◆ **WHAT THE TASK REQUIRES**: Print the records below word for word, but leave out the pictures.

◆ **ENTRIES SHOWN**:
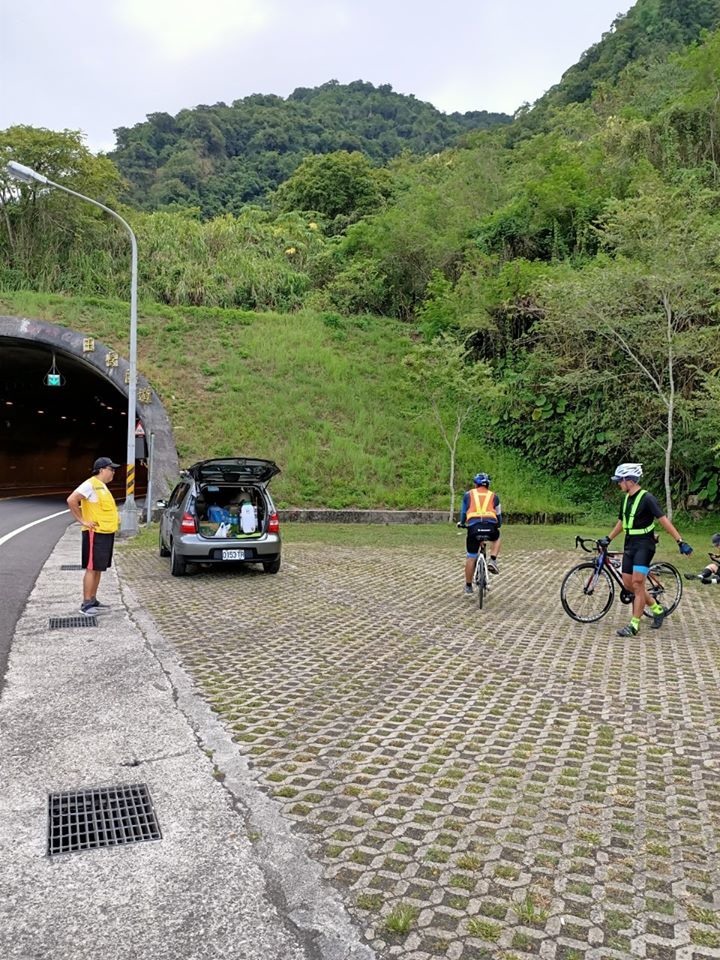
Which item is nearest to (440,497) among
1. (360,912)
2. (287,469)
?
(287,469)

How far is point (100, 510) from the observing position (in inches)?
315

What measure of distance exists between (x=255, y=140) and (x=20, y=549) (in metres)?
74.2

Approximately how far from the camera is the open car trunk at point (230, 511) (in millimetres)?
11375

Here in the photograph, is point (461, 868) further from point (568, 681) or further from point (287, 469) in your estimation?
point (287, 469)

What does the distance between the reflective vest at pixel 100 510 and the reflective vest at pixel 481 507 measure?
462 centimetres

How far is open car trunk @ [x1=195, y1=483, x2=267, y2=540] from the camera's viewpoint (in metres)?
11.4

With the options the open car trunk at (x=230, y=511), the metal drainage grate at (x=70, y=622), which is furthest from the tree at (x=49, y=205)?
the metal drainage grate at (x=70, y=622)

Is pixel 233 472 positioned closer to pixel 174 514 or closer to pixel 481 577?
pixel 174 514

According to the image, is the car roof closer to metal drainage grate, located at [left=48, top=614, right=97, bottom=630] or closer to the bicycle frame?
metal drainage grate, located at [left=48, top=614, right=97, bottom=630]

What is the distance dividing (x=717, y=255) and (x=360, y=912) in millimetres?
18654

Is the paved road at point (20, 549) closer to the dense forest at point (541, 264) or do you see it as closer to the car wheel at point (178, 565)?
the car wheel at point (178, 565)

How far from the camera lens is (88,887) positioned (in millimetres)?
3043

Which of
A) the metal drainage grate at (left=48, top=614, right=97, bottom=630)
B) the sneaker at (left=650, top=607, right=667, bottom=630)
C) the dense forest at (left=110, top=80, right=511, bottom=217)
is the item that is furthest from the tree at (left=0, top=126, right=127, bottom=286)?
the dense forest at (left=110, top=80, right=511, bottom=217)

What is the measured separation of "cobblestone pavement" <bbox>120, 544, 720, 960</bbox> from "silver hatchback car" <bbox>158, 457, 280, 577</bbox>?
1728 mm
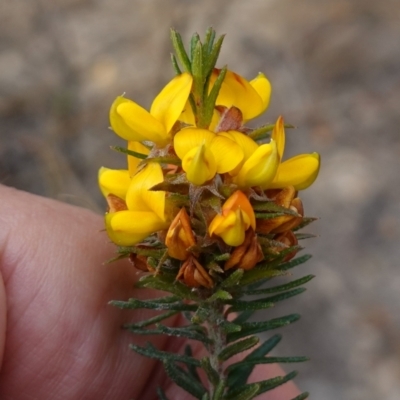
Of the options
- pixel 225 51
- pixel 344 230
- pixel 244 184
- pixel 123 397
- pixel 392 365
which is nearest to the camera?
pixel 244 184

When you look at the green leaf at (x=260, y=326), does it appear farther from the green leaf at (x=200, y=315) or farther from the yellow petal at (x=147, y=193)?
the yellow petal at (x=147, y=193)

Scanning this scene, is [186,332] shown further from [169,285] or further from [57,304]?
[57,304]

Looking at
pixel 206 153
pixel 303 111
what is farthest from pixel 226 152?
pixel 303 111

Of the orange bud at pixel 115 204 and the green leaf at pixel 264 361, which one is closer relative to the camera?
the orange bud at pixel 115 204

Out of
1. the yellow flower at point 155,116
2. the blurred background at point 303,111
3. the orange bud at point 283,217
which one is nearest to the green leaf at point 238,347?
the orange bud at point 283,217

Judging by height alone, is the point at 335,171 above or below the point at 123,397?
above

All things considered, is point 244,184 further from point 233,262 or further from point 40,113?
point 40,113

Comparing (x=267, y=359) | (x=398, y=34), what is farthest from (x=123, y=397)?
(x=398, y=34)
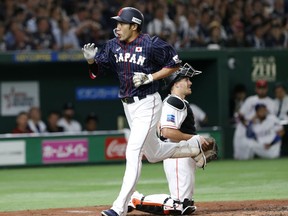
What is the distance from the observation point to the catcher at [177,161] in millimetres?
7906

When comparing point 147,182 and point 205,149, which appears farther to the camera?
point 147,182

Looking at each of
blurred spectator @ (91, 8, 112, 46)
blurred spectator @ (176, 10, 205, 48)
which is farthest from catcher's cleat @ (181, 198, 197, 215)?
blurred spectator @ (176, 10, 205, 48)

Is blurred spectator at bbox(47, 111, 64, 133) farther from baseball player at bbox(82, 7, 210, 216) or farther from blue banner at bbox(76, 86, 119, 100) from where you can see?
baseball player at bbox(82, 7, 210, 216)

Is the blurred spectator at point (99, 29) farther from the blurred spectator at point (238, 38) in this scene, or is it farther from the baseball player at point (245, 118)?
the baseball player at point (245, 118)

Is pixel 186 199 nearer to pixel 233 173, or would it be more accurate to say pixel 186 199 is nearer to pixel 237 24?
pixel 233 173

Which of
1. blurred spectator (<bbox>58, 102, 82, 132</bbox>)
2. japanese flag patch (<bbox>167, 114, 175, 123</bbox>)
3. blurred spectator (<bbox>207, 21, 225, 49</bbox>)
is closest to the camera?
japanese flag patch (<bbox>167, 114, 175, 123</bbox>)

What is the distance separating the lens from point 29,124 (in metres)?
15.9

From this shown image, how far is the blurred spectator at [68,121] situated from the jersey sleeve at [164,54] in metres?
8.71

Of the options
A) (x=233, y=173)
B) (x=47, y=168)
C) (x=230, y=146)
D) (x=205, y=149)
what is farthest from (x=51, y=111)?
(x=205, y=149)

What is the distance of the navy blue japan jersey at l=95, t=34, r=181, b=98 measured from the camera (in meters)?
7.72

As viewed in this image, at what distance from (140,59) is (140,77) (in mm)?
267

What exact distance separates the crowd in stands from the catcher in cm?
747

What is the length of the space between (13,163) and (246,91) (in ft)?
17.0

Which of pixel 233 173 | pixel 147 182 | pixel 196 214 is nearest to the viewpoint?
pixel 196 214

◆ **PROBLEM SOLUTION**:
Which item is nearest to (440,497) among
1. (360,912)
2. (287,469)
?
(287,469)

How far is point (100, 510) from the observing position (in inches)?
315

What measure of distance exists between (x=255, y=140) and (x=20, y=549) (in metres)?
74.2

Approximately how far from the camera is the open car trunk at point (230, 511) (in millimetres)?
11375

Here in the photograph, is point (461, 868) further from point (568, 681) or further from point (287, 469) in your estimation?
point (287, 469)

What does the distance between the reflective vest at pixel 100 510 and the reflective vest at pixel 481 507 measure?
462 centimetres

How far is open car trunk @ [x1=195, y1=483, x2=267, y2=540] from the camera's viewpoint (in metres)?
11.4

With the options the open car trunk at (x=230, y=511), the metal drainage grate at (x=70, y=622), which is furthest from the tree at (x=49, y=205)?
the metal drainage grate at (x=70, y=622)

Is pixel 233 472 positioned closer to pixel 174 514 or closer to pixel 481 577?
pixel 174 514

According to the image, is the car roof closer to metal drainage grate, located at [left=48, top=614, right=97, bottom=630] or closer to the bicycle frame?
metal drainage grate, located at [left=48, top=614, right=97, bottom=630]

What is the distance dividing (x=717, y=255) and (x=360, y=912) in millimetres?
18654

Is the paved road at point (20, 549) closer to the dense forest at point (541, 264) or do you see it as closer to the car wheel at point (178, 565)?
the car wheel at point (178, 565)

How far from the camera lens is (88,887) positioned (in millimetres)?
3043

Which of
A) the metal drainage grate at (left=48, top=614, right=97, bottom=630)
B) the sneaker at (left=650, top=607, right=667, bottom=630)
C) the dense forest at (left=110, top=80, right=511, bottom=217)
is the item that is furthest from the tree at (left=0, top=126, right=127, bottom=286)?
the dense forest at (left=110, top=80, right=511, bottom=217)

What is the measured separation of "cobblestone pavement" <bbox>120, 544, 720, 960</bbox> from "silver hatchback car" <bbox>158, 457, 280, 577</bbox>?
1728 mm
Of the options
- pixel 225 51
- pixel 344 230
- pixel 244 184
- pixel 123 397
- pixel 392 365
which is nearest to the camera?
pixel 244 184

When you look at the green leaf at (x=260, y=326), does it appear farther from the green leaf at (x=200, y=315) or farther from the yellow petal at (x=147, y=193)?
the yellow petal at (x=147, y=193)

Scanning this scene, is [186,332] shown further from [169,285] or further from [57,304]?
[57,304]

Looking at
pixel 206 153
pixel 303 111
what is farthest from pixel 226 152?
pixel 303 111

Of the orange bud at pixel 115 204 and the green leaf at pixel 264 361, which one is closer relative to the camera?
the orange bud at pixel 115 204

Out of
1. the yellow flower at point 155,116
2. the blurred background at point 303,111
3. the orange bud at point 283,217
which one is nearest to the green leaf at point 238,347?
the orange bud at point 283,217

Judging by height alone, is the point at 335,171 above or below the point at 123,397?
above

All things considered, is point 244,184 further from point 233,262 or further from point 40,113?
point 40,113

Comparing (x=267, y=359) | (x=398, y=34), what is farthest from (x=123, y=397)?
(x=398, y=34)
What is the distance from the observation point to the catcher at [177,161] in millimetres?
7906

When comparing point 147,182 and point 205,149, which appears farther to the camera?
point 147,182

Looking at each of
blurred spectator @ (91, 8, 112, 46)
blurred spectator @ (176, 10, 205, 48)
which is farthest from catcher's cleat @ (181, 198, 197, 215)?
blurred spectator @ (176, 10, 205, 48)

Is blurred spectator at bbox(47, 111, 64, 133) farther from baseball player at bbox(82, 7, 210, 216) or farther from blue banner at bbox(76, 86, 119, 100) from where you can see?
baseball player at bbox(82, 7, 210, 216)

Is the blurred spectator at point (99, 29) farther from the blurred spectator at point (238, 38) in this scene, or is it farther from the baseball player at point (245, 118)?
the baseball player at point (245, 118)

Is pixel 186 199 nearer to pixel 233 173, or would it be more accurate to say pixel 186 199 is nearer to pixel 237 24?
pixel 233 173

Which of
1. blurred spectator (<bbox>58, 102, 82, 132</bbox>)
2. japanese flag patch (<bbox>167, 114, 175, 123</bbox>)
3. blurred spectator (<bbox>207, 21, 225, 49</bbox>)
is closest to the camera?
japanese flag patch (<bbox>167, 114, 175, 123</bbox>)

What is the distance separating the lens from point 29,124 (in metres)?
15.9

From this shown image, how far is the blurred spectator at [68,121] situated from the jersey sleeve at [164,54] in metres?
8.71

Of the options
A) (x=233, y=173)
B) (x=47, y=168)
C) (x=230, y=146)
D) (x=205, y=149)
what is farthest from (x=51, y=111)?
(x=205, y=149)

What is the distance of the navy blue japan jersey at l=95, t=34, r=181, b=98 measured from the camera (in meters)?
7.72

As viewed in this image, at what distance from (140,59) is (140,77) (in mm)?
267

What exact distance separates the crowd in stands from the catcher in cm?
747

What is the length of the space between (13,163) and (246,91) (in ft)?
17.0

Which of pixel 233 173 | pixel 147 182 | pixel 196 214 is nearest to the viewpoint?
pixel 196 214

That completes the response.